**Page extract**
Anyone who has participated in the real estate market understands the value of liquidity. The longer it takes to match a buyer with a seller and finalize that transaction, the lower the housing market’s liquidity. Because homes are inherently scarce due to land size limits and building materials involved, they are inherently illiquid assets.
By the time it takes to convert real estate into cash, a price change is unavoidable. Yet, even assets that are not inherently illiquid reside on a liquidity spectrum. If there are not enough dollars to convert into euros, the foreign exchange market for that particular trading pair has low liquidity.
In that situation, the lopsided demand for dollars raises its value. Over time, various institutions have been created to increase the market’s liquidity. This begs the question, how can liquidity be maintained in a decentralized market based on blockchain’s smart contracts?
What Is the Master Liquidity Provider?
Using the real estate example, it is clear that homes are non-fungible assets, which makes them inherently illiquid. That’s because each home is unique for the simple reason it occupies a unique space in the space-time continuum. Therefore, each real estate unit has different characteristics that add or subtract its value.

**Excerpted data**

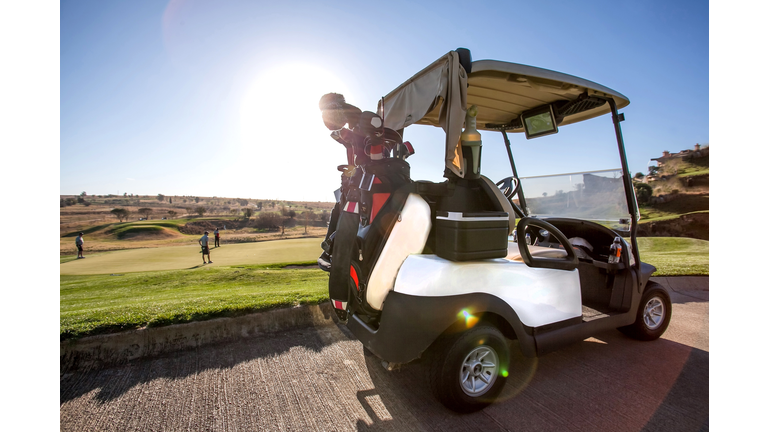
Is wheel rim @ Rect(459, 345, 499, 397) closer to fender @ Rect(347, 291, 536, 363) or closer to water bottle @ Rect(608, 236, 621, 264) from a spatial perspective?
fender @ Rect(347, 291, 536, 363)

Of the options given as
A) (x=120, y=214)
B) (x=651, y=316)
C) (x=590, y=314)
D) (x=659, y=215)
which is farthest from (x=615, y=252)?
(x=120, y=214)

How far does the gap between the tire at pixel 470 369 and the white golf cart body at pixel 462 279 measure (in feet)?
0.38

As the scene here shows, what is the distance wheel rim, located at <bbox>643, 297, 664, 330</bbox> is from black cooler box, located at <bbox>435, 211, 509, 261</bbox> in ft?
8.04

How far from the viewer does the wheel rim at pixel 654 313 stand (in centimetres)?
360

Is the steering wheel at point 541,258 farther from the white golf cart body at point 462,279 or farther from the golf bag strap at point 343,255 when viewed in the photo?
the golf bag strap at point 343,255

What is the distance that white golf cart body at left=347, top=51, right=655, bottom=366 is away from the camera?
2168mm

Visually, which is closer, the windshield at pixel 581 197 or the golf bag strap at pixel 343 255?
the golf bag strap at pixel 343 255

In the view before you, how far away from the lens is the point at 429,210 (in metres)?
2.51

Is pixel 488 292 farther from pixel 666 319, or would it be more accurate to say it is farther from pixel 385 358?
pixel 666 319

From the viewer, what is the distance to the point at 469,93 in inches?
134

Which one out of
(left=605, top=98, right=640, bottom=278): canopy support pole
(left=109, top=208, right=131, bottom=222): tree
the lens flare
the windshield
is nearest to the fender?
the lens flare

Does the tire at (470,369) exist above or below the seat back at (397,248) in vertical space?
below

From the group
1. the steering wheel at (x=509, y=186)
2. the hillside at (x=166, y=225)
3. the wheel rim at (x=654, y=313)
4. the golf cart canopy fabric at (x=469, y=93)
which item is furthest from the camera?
the hillside at (x=166, y=225)

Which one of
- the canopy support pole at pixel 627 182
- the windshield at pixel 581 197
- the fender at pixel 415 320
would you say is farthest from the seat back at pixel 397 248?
the windshield at pixel 581 197
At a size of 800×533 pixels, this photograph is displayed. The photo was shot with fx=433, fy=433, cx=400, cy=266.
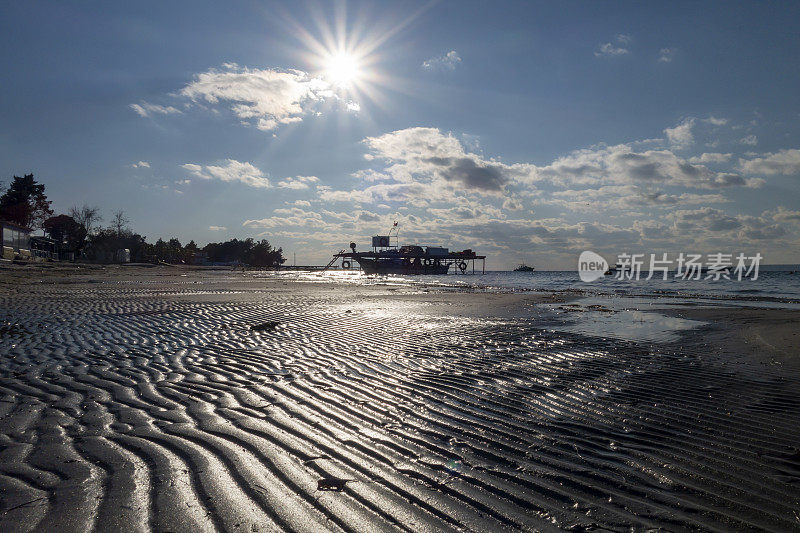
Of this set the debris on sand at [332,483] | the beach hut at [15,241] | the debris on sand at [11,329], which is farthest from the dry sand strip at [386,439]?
the beach hut at [15,241]

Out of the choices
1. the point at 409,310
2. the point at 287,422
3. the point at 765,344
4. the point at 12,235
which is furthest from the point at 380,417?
the point at 12,235

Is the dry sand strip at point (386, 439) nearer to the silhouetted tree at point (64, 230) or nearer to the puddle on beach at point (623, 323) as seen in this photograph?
the puddle on beach at point (623, 323)

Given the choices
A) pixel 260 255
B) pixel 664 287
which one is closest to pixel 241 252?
pixel 260 255

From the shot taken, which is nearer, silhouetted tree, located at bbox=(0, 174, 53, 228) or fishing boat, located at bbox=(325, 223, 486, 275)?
silhouetted tree, located at bbox=(0, 174, 53, 228)

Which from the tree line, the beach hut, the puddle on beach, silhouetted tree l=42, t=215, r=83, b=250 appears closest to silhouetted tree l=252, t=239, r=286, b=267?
the tree line

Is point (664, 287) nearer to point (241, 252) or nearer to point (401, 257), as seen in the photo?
point (401, 257)

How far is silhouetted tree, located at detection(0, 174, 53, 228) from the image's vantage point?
51312mm

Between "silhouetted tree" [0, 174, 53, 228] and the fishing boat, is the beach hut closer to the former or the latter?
"silhouetted tree" [0, 174, 53, 228]

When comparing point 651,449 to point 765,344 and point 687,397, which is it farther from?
point 765,344

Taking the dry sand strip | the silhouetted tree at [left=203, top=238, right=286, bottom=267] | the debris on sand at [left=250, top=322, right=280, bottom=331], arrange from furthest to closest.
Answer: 1. the silhouetted tree at [left=203, top=238, right=286, bottom=267]
2. the debris on sand at [left=250, top=322, right=280, bottom=331]
3. the dry sand strip

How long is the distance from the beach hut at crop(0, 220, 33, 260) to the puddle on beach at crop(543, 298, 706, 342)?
48.0 metres

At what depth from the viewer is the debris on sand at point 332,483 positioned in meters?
2.99

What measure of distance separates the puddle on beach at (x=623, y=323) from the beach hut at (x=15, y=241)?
1891 inches

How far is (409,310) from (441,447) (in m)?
12.1
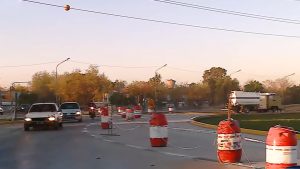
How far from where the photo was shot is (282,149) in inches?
411

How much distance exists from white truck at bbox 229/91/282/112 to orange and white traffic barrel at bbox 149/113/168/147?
61.0m

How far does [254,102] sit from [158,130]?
64.2 m

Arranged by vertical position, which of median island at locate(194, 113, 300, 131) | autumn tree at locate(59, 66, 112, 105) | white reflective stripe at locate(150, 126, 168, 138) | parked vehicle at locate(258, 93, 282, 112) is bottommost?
median island at locate(194, 113, 300, 131)

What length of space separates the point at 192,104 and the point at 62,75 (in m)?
31.4

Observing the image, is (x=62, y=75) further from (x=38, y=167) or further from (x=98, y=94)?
(x=38, y=167)

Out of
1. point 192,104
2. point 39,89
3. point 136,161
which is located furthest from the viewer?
point 192,104

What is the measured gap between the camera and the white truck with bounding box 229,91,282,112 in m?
78.1

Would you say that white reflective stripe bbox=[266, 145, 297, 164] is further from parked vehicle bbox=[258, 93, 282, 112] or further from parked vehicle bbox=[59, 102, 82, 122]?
parked vehicle bbox=[258, 93, 282, 112]

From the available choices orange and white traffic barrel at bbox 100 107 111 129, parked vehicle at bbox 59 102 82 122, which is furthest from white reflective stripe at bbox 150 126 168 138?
parked vehicle at bbox 59 102 82 122

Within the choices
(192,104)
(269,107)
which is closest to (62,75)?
(192,104)

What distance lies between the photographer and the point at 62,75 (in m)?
106

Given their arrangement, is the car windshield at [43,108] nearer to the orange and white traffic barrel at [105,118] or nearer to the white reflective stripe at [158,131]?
the orange and white traffic barrel at [105,118]

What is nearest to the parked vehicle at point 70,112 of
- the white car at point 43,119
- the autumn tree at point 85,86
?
the white car at point 43,119

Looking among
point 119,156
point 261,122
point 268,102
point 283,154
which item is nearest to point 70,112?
point 261,122
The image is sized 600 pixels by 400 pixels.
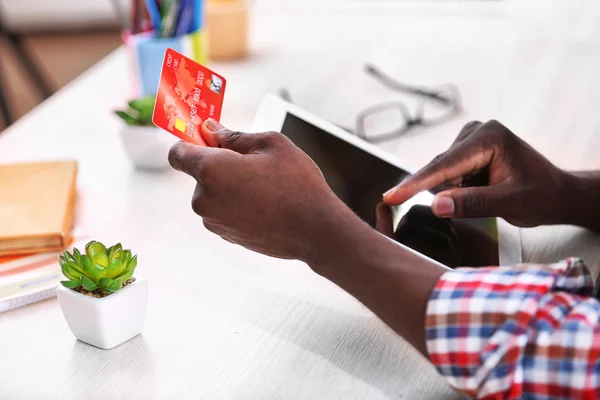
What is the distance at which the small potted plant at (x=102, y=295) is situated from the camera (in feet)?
2.20

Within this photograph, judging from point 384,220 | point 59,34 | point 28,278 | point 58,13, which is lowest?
point 59,34

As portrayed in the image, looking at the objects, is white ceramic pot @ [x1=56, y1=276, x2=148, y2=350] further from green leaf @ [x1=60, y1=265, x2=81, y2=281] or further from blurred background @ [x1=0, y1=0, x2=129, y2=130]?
blurred background @ [x1=0, y1=0, x2=129, y2=130]

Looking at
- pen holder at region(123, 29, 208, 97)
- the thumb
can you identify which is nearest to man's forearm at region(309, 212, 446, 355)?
the thumb

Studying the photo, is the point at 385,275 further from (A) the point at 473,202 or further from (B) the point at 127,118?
(B) the point at 127,118

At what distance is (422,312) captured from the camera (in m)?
0.61

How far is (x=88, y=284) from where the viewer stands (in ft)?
2.22

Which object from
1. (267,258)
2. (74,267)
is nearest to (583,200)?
(267,258)

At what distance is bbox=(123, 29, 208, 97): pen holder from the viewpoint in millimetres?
1201

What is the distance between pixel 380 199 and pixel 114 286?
0.31 m

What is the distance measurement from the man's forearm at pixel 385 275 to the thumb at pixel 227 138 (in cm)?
13

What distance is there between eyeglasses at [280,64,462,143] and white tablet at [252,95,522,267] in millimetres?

**Task goal**
Please reproduce word for word the passage of the text on market liquidity that opens with "By the time" and closes with "blockchain’s smart contracts?".

**Solution for this problem**
By the time it takes to convert real estate into cash, a price change is unavoidable. Yet, even assets that are not inherently illiquid reside on a liquidity spectrum. If there are not enough dollars to convert into euros, the foreign exchange market for that particular trading pair has low liquidity.
In that situation, the lopsided demand for dollars raises its value. Over time, various institutions have been created to increase the market’s liquidity. This begs the question, how can liquidity be maintained in a decentralized market based on blockchain’s smart contracts?